* Supplied passage:

- - -

The vast majority of studies report soil and water concentrations, outcomes related to ecotoxicological or human health, or risk assessments pre-remediation, the findings from laboratory or field-scale experiments testing the efficacy of remediation technologies, the results of studies that model exposure or provide commentaries or reviews of remediation technologies. This meant that only 50 papers met the criteria for full-text screening.

In total sixteen papers based on outcomes related to health were taken forward to evidence synthesis:

  • Three studies that examine the outcomes related to the health of new residents following remediation and redevelopment of contaminated sites;
  • Nine studies that examine the outcomes related to the health of children in existing neighbourhoods previously exposed to lead (n=8) and chromium (n=1) following remediation and public health campaigns to reduce exposure (e.g. by removing hand to mouth behaviour in children, improved hygiene and home cleaning);
  • Four studies that examine the outcomes related to the health in existing populations following remediation of contaminated sites.

Most of these studies were set in the United Sites and focused on reductions in blood lead concentrations in children, following a combination of soil remediation and/or public health campaigns to reduce exposure. Two further studies examined the impacts of remediation on soil contaminated with chromium and sediments contaminated with polychlorinated biphenyls (PCBs). Some studies suggest that soil cover alone is not sufficient without an excavation of contaminated surface soils to prevent upward migration, and area-wide remediation is required to prevent recontamination of residential gardens. Although it appears that soil remediation is largely responsible for the declines in soil, water, dust and blood concentrations, there is also consistent evidence that public health campaigns are effective at reducing exposure pathways where existing populations are present.

Wapping Wharf in Bristol is a mixed-use development on the site of a former goal, timber and coal yard.

The evidence suggests that remediation via removal, capping, and replacing soil, with planting vegetation on bare soils is effective at reducing concentrations of lead and chromium in blood and urine in children, although this approach to remediation is not considered sustainable. Very few of the studies explicitly considered equity in their study design or reporting of outcomes, despite it being widely reported in the environmental justice literature that disadvantaged groups are more likely to live near contaminated sites.

- - -

* What you need to do:
- a) From the passage on contaminated-site remediation, reproduce the text word for word, beginning at the words "The evidence suggests" and stopping after the words "near contaminated sites.".
- b) Answer these questions from the passage on contaminated-site remediation:
(i) How many papers met the criteria for full-text screening?
(ii) Of the nine studies on children's health, how many dealt with lead?
(iii) According to the environmental justice literature, which groups are more likely to live near contaminated sites?

* Dataset:
- - -

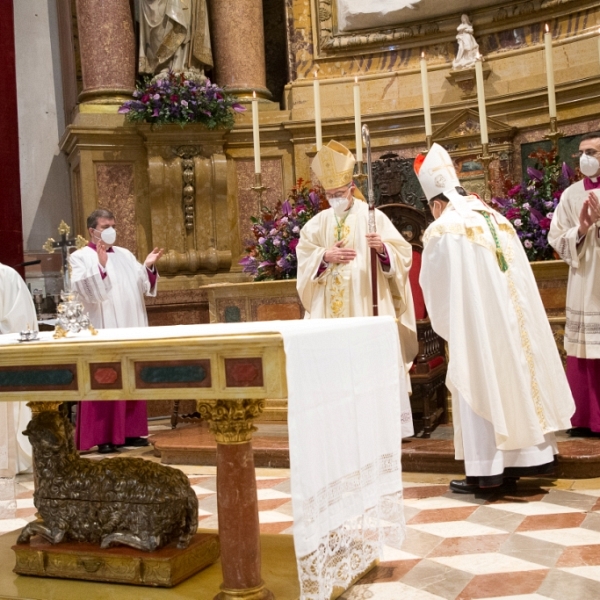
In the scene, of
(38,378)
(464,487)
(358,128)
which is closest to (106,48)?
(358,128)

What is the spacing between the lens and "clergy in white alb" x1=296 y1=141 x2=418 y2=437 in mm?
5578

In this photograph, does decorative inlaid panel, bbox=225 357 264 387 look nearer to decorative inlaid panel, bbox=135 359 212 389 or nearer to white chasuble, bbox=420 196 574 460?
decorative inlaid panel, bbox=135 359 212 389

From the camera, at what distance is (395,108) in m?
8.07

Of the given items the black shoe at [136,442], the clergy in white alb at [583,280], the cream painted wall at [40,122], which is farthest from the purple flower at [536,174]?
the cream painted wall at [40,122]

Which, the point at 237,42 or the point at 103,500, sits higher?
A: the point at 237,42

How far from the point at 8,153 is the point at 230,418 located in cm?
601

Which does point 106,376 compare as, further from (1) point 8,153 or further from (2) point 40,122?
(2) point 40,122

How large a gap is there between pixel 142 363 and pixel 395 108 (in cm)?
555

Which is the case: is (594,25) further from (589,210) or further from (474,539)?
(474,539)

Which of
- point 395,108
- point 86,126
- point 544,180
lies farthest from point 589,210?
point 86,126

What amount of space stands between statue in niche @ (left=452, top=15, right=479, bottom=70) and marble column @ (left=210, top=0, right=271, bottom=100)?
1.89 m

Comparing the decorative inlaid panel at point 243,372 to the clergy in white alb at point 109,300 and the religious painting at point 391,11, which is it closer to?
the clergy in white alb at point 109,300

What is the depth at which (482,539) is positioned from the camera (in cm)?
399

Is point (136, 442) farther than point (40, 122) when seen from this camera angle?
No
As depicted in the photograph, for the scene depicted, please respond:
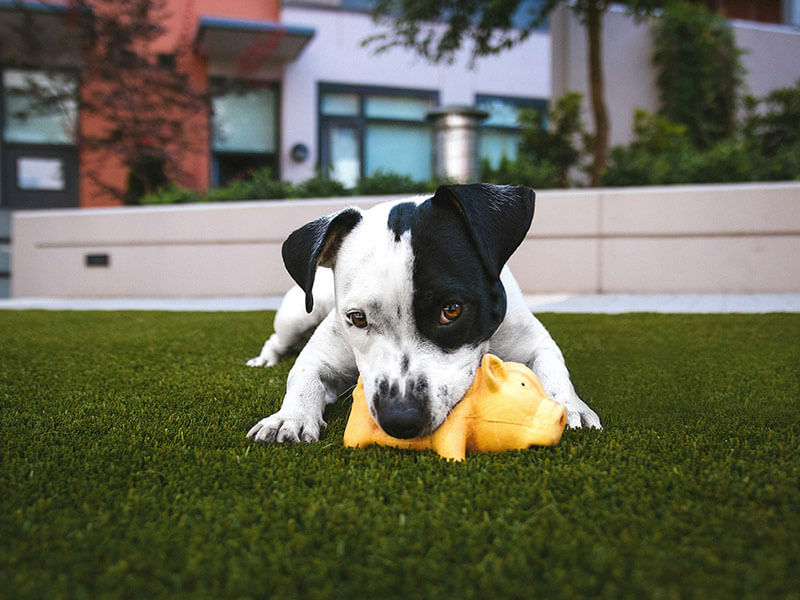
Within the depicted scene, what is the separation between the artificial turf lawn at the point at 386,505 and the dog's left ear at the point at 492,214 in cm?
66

- - -

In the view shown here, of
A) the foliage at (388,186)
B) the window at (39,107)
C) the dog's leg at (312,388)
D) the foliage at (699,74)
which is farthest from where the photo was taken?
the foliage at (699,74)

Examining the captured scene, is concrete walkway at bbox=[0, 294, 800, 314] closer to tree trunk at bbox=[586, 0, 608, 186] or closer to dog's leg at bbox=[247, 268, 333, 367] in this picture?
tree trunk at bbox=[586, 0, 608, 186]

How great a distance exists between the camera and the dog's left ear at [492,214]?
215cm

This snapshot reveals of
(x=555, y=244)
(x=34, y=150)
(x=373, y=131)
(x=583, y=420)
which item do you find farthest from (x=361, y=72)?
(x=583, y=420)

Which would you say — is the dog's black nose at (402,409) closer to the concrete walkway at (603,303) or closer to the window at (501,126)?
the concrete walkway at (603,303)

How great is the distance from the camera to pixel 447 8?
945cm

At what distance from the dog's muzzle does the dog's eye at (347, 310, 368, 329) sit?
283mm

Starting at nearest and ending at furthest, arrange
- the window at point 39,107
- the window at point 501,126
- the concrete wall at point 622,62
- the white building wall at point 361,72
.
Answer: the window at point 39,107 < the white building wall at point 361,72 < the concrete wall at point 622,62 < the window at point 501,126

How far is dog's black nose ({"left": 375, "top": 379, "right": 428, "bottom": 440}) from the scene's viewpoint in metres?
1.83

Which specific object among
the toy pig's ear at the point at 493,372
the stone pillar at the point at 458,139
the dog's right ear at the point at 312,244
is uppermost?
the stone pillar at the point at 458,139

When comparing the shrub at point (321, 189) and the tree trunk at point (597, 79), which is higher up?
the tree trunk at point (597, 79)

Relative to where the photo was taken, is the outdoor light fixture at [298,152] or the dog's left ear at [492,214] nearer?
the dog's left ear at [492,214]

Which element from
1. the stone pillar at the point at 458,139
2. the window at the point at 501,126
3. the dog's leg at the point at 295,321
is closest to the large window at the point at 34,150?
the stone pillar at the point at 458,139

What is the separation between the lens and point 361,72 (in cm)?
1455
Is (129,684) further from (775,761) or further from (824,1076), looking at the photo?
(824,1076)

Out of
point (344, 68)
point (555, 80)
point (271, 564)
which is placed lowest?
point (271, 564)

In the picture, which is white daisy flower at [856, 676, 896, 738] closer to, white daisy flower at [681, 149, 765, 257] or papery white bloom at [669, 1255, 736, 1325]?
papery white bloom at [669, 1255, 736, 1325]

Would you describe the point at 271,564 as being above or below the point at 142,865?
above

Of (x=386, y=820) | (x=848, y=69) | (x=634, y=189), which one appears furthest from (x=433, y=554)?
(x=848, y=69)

- - -

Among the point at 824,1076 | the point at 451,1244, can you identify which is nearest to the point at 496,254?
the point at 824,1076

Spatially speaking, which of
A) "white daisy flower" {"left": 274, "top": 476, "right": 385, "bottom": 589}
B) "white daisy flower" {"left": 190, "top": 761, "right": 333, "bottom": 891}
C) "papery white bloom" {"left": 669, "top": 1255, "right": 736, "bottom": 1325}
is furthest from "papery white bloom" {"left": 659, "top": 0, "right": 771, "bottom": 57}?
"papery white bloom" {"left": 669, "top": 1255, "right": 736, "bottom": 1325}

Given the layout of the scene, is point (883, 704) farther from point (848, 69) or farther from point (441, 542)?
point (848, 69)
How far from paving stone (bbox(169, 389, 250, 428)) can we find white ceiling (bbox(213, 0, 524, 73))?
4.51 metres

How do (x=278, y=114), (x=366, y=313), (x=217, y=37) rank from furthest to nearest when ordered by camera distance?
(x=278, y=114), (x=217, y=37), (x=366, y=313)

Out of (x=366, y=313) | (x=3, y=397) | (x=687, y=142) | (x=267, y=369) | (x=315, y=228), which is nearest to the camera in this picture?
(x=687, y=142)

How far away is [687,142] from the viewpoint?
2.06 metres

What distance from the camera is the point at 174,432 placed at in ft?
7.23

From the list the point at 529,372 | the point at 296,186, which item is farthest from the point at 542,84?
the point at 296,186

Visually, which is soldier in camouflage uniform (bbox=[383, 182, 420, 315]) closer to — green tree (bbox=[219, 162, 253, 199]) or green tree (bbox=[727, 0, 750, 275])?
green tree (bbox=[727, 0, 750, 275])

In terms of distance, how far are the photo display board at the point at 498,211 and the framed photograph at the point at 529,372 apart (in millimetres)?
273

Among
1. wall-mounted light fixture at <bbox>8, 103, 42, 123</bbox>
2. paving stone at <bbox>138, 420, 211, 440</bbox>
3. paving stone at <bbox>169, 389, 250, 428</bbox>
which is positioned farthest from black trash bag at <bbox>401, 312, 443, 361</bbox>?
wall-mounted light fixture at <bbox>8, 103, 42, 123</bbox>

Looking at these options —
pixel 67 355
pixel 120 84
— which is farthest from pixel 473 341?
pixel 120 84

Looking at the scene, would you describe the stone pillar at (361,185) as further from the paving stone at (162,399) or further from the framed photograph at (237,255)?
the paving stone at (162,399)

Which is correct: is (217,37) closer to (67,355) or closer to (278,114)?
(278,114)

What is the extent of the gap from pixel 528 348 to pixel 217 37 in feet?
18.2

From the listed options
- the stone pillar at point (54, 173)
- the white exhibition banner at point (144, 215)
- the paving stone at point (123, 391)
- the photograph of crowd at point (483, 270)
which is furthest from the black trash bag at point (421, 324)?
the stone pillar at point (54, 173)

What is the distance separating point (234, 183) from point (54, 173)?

- - -

* Answers provided:
- a)
The evidence suggests that remediation via removal, capping, and replacing soil, with planting vegetation on bare soils is effective at reducing concentrations of lead and chromium in blood and urine in children, although this approach to remediation is not considered sustainable. Very few of the studies explicitly considered equity in their study design or reporting of outcomes, despite it being widely reported in the environmental justice literature that disadvantaged groups are more likely to live near contaminated sites.

- b)
(i) 50
(ii) Eight
(iii) Disadvantaged groups